Publicado em 19/03/2026 às 09:01

Alterado em 19/03/2026 às 13:05

Bordado sem tela Foto: Patricia Secco

Em Tramas, misturo tear e bordado diretamente sobre a tela. A tela deixa de ser apenas um suporte e passa a ser um corpo vivo, atravessado por fios, pontos e gestos…

Perfuro, costuro, teço como quem constrói um território, camada por camada.

Essa série nasce da minha preocupação com a Natureza. Árvores e cogumelos aparecem como formas simbólicas no meu trabalho.

As árvores falam de raízes, crescimento e sustentação. Os cogumelos, tão silenciosos quanto essenciais, me interessam pela ideia de regeneração, de conexão invisível, de vida que acontece debaixo da terra, longe do olhar imediato.

O tear me dá estrutura, ritmo, repetição — quase como os ciclos naturais.

O bordado entra de forma mais livre, intuitiva, como um desenho costurado à mão. Entre um e outro, deixo o trabalho respirar.

Gosto quando o fio escapa da tela, quando o ponto fica suspenso, quando o nó aparece. Não busco perfeição. Busco presença…

As tramas às vezes se adensam, criando volumes e corpos têxteis. Em outros momentos, se abrem em linhas soltas, fragmentos, sinais gráficos que lembram galhos, raízes, micélios.

Tudo está em processo, nada é definitivo.

As cores que escolho vêm da Natureza: verdes orgânicos, vermelhos pulsantes, azuis profundos, tons terrosos e solares. Cada obra funciona para mim como um pequeno ecossistema, em equilíbrio instável, mas vivo.

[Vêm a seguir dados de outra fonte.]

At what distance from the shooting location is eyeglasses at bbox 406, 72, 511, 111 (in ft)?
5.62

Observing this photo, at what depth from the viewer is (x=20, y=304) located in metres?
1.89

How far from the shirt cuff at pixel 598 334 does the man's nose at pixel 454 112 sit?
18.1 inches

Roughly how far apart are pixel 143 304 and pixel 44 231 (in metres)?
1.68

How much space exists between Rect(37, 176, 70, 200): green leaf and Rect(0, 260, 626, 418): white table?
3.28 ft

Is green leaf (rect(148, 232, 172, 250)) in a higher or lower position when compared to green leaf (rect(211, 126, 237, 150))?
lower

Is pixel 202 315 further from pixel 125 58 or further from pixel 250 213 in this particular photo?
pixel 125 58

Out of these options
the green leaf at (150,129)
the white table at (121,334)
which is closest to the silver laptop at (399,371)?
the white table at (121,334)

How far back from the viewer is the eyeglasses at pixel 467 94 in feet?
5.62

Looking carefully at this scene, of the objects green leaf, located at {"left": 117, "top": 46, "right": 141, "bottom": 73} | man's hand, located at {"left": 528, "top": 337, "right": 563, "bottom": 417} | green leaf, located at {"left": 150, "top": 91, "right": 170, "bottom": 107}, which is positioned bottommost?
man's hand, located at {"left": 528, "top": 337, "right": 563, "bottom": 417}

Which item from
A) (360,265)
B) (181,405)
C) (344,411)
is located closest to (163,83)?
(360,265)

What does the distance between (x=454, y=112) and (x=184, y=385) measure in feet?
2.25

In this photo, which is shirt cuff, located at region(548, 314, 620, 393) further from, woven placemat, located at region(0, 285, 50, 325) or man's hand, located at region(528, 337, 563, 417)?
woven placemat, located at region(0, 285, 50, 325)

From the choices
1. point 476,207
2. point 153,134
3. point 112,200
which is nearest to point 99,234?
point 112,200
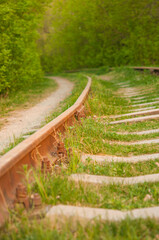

Misturar tear e bordado sobre a tela é, para mim, um gesto poético e também político.

É trazer saberes ancestrais, ligados ao fazer manual e ao feminino, para o centro da arte contemporânea.
Tramar é cuidar. É observar. É resistir.

Em Tramas, acredito que a arte acontece no entrelaçamento — entre fio e tela, natureza e cultura, visível e invisível.

Como na própria Natureza, tudo está conectado.

E espero você, querido leitor, para a abertura da minha exposição TRAMAS, no dia 25 de março, a partir das 16h e que irá até 9 de maio, no Centro Cultural dos Correios, Rio, localizado na Rua Visconde de Itaboraí, 20, Centro.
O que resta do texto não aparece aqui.